Student Learning

student

Content in this category evidences my ability to cover standard 5 of AITSL’s National Professional Standards for Teachers “assess, provide feedback and report on student learning”. For each subcategory I will provide at least one example of how I achieve that standard.

5.1  Assess student learning

My colleague Colin McKenzie has put an extraordinary amount of time and effort in to creating an Assessment Database. It is a fantastic, interconnected system collating a range of information such as reports, special needs, individualised help and assessments. I use this to assess and record student work, return assessment to students, include parents in the assessment feedback, and as a source of information when writing reports. Students receive a professional PDF via email with their result, comment, and a specific breakdown of how they have achieved against the assessment criteria. It has led me to now do almost all assessment electronically.

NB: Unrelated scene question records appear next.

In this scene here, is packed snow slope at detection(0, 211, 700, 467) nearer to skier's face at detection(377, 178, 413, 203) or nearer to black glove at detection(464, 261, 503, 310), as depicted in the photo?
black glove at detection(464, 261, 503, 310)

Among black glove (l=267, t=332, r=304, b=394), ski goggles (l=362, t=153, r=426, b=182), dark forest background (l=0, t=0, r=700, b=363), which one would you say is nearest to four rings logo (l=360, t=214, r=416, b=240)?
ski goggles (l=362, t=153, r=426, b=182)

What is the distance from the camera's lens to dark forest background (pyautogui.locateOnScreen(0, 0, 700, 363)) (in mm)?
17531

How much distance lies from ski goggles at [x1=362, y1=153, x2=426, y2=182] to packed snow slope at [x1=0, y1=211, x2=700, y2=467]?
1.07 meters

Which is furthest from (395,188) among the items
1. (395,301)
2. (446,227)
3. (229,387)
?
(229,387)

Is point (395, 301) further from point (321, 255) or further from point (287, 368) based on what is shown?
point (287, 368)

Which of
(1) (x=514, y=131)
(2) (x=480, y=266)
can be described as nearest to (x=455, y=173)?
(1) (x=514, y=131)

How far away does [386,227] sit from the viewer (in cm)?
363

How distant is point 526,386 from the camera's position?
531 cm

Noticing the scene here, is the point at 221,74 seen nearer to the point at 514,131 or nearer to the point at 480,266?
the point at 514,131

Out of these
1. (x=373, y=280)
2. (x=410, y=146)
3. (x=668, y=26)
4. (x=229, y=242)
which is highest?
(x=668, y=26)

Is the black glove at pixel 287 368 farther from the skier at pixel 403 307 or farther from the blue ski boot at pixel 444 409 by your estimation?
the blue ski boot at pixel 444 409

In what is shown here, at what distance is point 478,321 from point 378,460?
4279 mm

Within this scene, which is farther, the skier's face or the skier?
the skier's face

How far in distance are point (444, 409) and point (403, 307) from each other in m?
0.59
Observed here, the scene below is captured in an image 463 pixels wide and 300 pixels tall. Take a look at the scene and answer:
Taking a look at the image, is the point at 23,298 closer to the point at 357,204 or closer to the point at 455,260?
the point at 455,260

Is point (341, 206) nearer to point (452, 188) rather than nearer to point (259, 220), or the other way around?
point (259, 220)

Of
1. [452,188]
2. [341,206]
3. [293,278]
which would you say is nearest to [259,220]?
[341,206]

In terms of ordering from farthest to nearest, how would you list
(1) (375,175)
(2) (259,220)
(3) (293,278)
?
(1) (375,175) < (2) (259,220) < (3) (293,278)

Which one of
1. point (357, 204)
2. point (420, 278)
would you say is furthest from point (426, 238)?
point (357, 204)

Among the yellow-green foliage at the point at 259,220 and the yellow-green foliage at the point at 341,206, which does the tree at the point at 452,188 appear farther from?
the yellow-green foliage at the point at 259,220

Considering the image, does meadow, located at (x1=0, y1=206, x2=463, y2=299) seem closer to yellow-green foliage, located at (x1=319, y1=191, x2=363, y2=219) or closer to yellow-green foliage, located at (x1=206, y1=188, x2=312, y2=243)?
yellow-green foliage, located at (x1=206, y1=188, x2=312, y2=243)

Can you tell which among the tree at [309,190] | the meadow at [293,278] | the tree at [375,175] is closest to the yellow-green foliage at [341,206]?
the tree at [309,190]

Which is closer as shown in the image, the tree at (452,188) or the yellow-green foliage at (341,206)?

5.2  Provide feedback to students on their learning

Where possible, I create authentic audiences for student work to add value to the work they do, and to add immediacy and relevance to the feedback they receive. Some example of this are:

  • In Media Studies all product work has real audiences. Students enter competitions where they receive direct feedback from industry professionals regarding their work, can include their work in a professional portfolio, and, if they are shortlisted or win a prize, can put it on their resume.
  • In Media Studies I get students to display their work, particularly product work, on blogs. These blogs act like an e-portfolio to record their product work and any other items of interest to their field. Some students will continue to add to these, creating a portfolio of their work they can take with them beyond school to show potential employers. This is particularly important in the Media industry as it is driven not only by qualifications, but by what people can prove they have done / can do. Here is an example.
  • A Year 12 English Communications classes’ horror fiction narratives were published in a professional anthology Dread and Dismay, and made commercially available. This also acted as a fundraiser for Sunrise Children’s Home. Their book was advertised through the school community, there were copies in the local bookshop, and two students came with me on ABC Radio to promote it (read the ABC article here and listen to the radio interview here).
  • A Year 10 English class created a cyberbullying magazine in response to some bullying experienced by students in the class. Students mostly worked in pairs on an article focused on a particular angle, from Information Technology issues to horoscopes! We then published this magazine on Issuu, and publicised it as a resource to staff and students. They received a lot of positive feedback on their work.

5.3  Make consistent and comparable judgments

All assessment tasks have clear assessment criteria made clear prior to students starting work, and they are all consistently assessed against these criteria. I work with colleagues on moderation exercises throughout the year to ensure we are consistent with our marking, and I do moderation for the SACE Board to help ensure my assessment standards are ‘spot on’.

5.4  Interpret student data

In the personal learning team I am leading that is experimenting with flipping the classroom, we are collecting data to help evaluate the effectiveness of our practise unit. We have given the classes pre flipping surveys, have run a small lesson in a traditional teaching method, and run a unit of work in a traditional teaching method. These will compared with a post flipping survey,  an almost identical small lesson in the flipped teaching method, and a unit of work in the flipped teaching method that results in a extremely similar end task to the other unit. From these comparisons we hope to find out students’ perceptions of the effectiveness and engagement of the methodologies, and to gather some raw data on whether student achievement was different between the two methodologies.
5.5  Report on student achievement

I volunteered to be a member of an effort grade committee and helped develop a new effort grade scheme that was phrased constructively, clarified what constitutes ‘best effort’, and ensured effort was considered separately from academic achievement (there was a trend for effort grades and grades to be paired). We engaged in detailed discussion with the whole staff and within our group about what was meant by ‘effort’ and what wording would best reflect what teachers expected and communicate these expectations clearly to students and parents.